Так, рисовать я выучился сам. Когда я был совсем маленьким, матушка дала мне в руки карандаш и сказала:
— Рисуй с натуры!
— Что мне рисовать? — спросил я.
— Все что хочешь: это дерево, эту собаку или эту курицу.
— Но я не умею.
— Попробуй!
Я пробовал. Мои первые наброски были нелепыми, но постепенно форма пробилась сквозь хаос и появился рисунок в зачаточном состоянии. Затем на нем проступили контуры, тени и, наконец, перспектива. Помнится,
Вы часто удивлялись, с какой легкостью я могу сделать эскиз.
— Кто учил вас рисовать? — спрашивали Вы.
— Никто, — отвечал я.
До чего же неблагодарным я был! У меня были две терпеливые и нежные наставницы: моя мать и природа.
Я не боялся того, что обычно наводит ужас на детей, и чувствовал себя ночью так же спокойно, как днем. Кладбища вызывали у меня почтение, а не испуг.
В ту пору я вообще не ведал, что значит страх.
Матушка разрешала мне бродить по парку в любое время, так что я свыкся с ночными шорохами. Я понимал язык царства мрака не хуже, чем язык царства света: различал в темноте летящего козодоя так же легко, как ласточку днем, узнавал следы лисицы, как следы собаки, а пение малиновки и соловья было мне знакомо, как и пение коноплянки и щегла.
Вы нередко спрашивали меня:
— Почему вы не пишете?
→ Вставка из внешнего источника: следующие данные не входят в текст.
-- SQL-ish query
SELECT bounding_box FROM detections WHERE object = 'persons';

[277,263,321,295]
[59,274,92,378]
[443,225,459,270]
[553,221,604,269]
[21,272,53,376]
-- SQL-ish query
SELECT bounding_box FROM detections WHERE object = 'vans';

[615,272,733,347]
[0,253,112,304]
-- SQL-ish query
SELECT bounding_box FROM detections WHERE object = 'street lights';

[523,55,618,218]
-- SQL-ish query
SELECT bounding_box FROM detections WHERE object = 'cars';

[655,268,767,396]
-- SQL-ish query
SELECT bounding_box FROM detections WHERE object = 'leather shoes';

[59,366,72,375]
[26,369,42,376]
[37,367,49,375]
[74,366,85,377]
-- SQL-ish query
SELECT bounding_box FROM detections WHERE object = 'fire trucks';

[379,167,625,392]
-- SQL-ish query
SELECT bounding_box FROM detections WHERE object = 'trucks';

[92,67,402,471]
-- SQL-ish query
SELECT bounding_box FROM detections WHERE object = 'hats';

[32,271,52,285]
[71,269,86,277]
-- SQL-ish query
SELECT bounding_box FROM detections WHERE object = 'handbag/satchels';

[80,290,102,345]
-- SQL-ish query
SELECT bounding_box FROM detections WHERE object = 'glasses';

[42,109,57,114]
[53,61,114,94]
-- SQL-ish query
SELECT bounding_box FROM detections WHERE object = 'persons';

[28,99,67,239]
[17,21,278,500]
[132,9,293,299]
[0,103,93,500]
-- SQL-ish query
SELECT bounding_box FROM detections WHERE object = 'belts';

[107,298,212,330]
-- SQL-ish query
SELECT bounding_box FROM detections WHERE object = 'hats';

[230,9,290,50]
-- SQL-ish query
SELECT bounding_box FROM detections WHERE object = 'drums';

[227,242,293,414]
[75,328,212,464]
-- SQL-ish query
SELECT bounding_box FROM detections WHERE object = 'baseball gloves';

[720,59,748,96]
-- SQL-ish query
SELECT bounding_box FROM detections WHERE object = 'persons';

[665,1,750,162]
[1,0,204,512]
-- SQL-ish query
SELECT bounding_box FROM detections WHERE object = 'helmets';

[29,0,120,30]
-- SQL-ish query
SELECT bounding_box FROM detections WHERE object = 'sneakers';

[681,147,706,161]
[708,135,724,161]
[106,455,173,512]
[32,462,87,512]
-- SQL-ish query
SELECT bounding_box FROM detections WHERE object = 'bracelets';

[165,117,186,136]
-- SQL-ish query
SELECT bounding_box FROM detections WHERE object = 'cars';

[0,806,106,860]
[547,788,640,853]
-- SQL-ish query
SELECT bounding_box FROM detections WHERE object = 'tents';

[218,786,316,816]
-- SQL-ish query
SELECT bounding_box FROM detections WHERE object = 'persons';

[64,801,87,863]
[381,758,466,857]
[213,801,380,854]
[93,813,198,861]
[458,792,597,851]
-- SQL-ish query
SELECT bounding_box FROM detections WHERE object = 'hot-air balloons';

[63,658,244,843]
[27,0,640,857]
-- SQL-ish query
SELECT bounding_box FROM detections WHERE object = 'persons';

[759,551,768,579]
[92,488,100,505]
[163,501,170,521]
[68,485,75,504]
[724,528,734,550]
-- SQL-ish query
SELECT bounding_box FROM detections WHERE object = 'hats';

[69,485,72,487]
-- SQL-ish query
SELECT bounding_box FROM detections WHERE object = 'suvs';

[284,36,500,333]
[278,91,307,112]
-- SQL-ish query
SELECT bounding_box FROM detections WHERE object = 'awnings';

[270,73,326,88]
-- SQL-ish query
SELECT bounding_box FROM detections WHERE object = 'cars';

Почему не сочиняете стихов? А я отвечал Вам наивно или, если хотите, надменно:
— Потому что я никогда не сравняюсь в стихах с Виктором Гюго, а в прозе — с Шатобрианом.
Я страдал не от отсутствия поэтического дара, а от недостатка техники. У меня было чуткое сердце, а не рука мастера; я испытывал чувства, но не решался излить их на бумаге.
Теперь Вы видите, что я все-таки взялся за перо и даже прислал Вам свою рукопись на двухстах тридцати страницах.
Но, подобно Метроману, я поздно начал писать.
Когда мне исполнилось одиннадцать лет, матушка поняла, что пора передать меня в мужские руки.
По ее мнению, законченное образование можно было получить только в столице. Она не желала со мной расставаться и поэтому решила переехать в Париж.
Она определила меня в коллеж Генриха IV и, чтобы я мог проводить с ней свободные от занятий дни, поселилась на улице Старой Дыбы.
И вот я стал, по-видимому, единственным исключением за всю историю коллежа: в течение семи лет, что я там учился, меня ни разу не оставляли после уроков из-за плохого поведения.
Ведь я знал, что меня ждет матушка.
Во время каникул мы с ней уезжали во Фриер.
О! Я был поистине счастлив, снова встречаясь с друзьями детства, а также видя знакомые вещи, собак, деревья и ручьи.
Еще в детстве матушка дала мне ружье, но в то же время препоручила меня нашему смотрителю — ловкому и осторожному человеку, который сделал из меня неплохого охотника, в чем Вы сами могли убедиться.